Quoting a trader, Reuters said the development comes as a large supply of light and medium grades from the North Sea and the Mediterranean have shifted buyers’ interest away from Nigerian crude.
Market reports said demand for Agbami and Qua Iboe has been higher than demand for other grades so far, while Qua Iboe was being offered at about dated Brent plus $2, steady from its Tuesday levels.
This is not the first time Nigerian crude grades would struggle to get buyers at the international market.
Nigeria’s March 2016 crude programme struggled to find outlets, with some 25 million barrels calculated to cost N159 billion at the time, were still unsold even as the April that year.
As a result of the low patronage, sometimes, the Nigerian National Petroleum Corporation, NNPC, had been severally forced to slash prices of Nigerian crude grade to attract buyers.
Despite the seeming gloom, some Nigerian grades could be facing at the market, in a statement on Thursday, the Nigerian National Petroleum Corporation, NNPC, said Indonesia wants to increase its purchase of crude oil from Nigeria.
According to a statement by the NNPC in Abuja, Head of Economic Affairs of the Indonesian Embassy, Mr. Dwiyatna Widinugraha, who disclosed this during a visit to the NNPC, stated that the country is seeking a Government-to-Government arrangement with Nigeria to facilitate the deal.

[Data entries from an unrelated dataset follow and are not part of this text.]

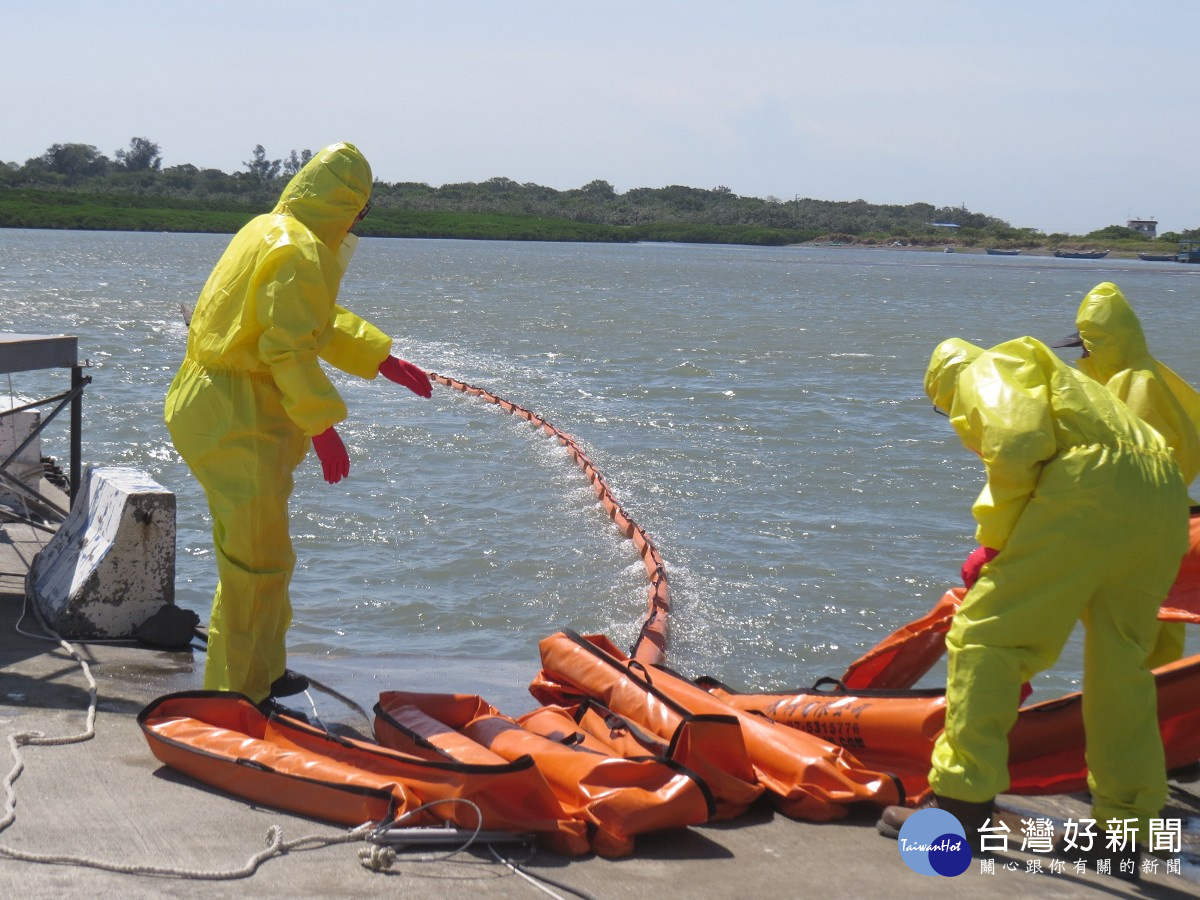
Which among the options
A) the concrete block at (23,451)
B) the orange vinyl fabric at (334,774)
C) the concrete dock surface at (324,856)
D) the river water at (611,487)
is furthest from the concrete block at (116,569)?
the concrete block at (23,451)

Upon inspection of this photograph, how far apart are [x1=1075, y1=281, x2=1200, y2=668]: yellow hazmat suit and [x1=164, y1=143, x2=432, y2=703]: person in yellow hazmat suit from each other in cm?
284

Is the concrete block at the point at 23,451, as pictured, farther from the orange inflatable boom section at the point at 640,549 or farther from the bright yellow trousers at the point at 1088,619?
the bright yellow trousers at the point at 1088,619

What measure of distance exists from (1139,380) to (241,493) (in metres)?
3.33

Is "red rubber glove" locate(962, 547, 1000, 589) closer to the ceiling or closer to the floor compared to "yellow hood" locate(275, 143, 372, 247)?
closer to the floor

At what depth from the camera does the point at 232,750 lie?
408 cm

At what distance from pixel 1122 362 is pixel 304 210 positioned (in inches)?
124

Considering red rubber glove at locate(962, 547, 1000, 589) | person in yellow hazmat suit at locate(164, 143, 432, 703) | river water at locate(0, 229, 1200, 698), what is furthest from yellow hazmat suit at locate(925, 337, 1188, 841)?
river water at locate(0, 229, 1200, 698)

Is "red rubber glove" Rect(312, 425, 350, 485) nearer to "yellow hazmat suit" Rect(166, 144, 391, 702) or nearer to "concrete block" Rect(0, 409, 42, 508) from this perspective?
"yellow hazmat suit" Rect(166, 144, 391, 702)

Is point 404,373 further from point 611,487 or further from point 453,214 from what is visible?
point 453,214

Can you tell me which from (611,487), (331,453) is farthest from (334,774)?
(611,487)

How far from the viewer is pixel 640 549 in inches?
370

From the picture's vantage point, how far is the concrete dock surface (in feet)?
11.3

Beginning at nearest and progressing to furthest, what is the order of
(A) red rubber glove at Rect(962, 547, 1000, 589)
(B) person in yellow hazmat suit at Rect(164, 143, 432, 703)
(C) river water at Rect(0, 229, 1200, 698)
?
(A) red rubber glove at Rect(962, 547, 1000, 589) < (B) person in yellow hazmat suit at Rect(164, 143, 432, 703) < (C) river water at Rect(0, 229, 1200, 698)

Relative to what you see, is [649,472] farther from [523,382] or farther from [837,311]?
[837,311]
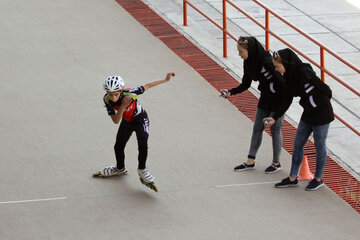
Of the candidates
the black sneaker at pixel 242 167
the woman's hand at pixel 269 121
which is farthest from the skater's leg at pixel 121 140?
the woman's hand at pixel 269 121

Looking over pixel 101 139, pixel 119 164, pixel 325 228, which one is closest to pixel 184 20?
pixel 101 139

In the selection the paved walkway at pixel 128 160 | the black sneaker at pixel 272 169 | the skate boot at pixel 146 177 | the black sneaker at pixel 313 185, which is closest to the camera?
the paved walkway at pixel 128 160

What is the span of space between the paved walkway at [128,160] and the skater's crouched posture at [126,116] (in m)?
0.29

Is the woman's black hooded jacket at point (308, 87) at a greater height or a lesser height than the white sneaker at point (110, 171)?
greater

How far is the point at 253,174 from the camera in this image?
9961 millimetres

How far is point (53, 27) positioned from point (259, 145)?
6535mm

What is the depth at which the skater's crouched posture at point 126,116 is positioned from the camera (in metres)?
8.80

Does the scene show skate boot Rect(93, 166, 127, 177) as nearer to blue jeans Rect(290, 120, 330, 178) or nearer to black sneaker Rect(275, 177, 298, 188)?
black sneaker Rect(275, 177, 298, 188)

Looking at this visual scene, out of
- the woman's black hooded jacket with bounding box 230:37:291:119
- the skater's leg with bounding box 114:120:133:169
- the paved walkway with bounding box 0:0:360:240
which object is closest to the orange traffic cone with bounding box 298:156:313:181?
the paved walkway with bounding box 0:0:360:240

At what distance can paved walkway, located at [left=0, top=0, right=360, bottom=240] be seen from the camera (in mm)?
8766

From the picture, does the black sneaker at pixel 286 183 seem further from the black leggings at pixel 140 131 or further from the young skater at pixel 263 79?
the black leggings at pixel 140 131

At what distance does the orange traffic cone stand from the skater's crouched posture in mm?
1849

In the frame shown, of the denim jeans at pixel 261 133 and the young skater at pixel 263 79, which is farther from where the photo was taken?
the denim jeans at pixel 261 133

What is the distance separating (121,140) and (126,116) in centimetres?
38
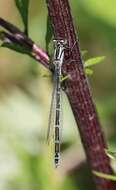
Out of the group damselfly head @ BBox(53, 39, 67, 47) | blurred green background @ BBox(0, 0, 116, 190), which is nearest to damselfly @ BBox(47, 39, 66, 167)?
damselfly head @ BBox(53, 39, 67, 47)

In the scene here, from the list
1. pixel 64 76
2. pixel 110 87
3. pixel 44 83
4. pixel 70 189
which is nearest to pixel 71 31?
pixel 64 76

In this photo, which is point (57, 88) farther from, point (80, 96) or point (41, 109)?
point (41, 109)

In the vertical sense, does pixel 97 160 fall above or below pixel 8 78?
below

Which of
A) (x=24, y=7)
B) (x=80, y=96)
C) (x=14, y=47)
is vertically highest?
(x=24, y=7)

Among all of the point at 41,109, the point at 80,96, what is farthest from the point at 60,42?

Before commencement of OPEC’s Declaration of Cooperation, Nigeria produced between 2.2 million barrels per day and 2.8 million barrels per day.
However, the country has enjoyed exemption from the Organisation of the Petroleum Exporting Countries, OPEC’s cut as a result of a drop in production caused by unrest in the Niger Delta and aging facilities which forced its production down to around 1. 500mbpd.
The country will join OPEC’s cut agreement once its production reaches 1.8mbp/d.
OPEC and its partners, especially Russia, agreed to cut production by 1.8mb/d in a pact which begun in January 2017.
The agreement has since achieved over 100 percent compliance, reducing oil glut and pushing oil prices to around $71 per barrel early in the year after an all-time low price of below $30pd in 2015.
However, the continuous surge in output from U.S shale producers has continued to undermine the group’s efforts at reducing glut and increasing prices.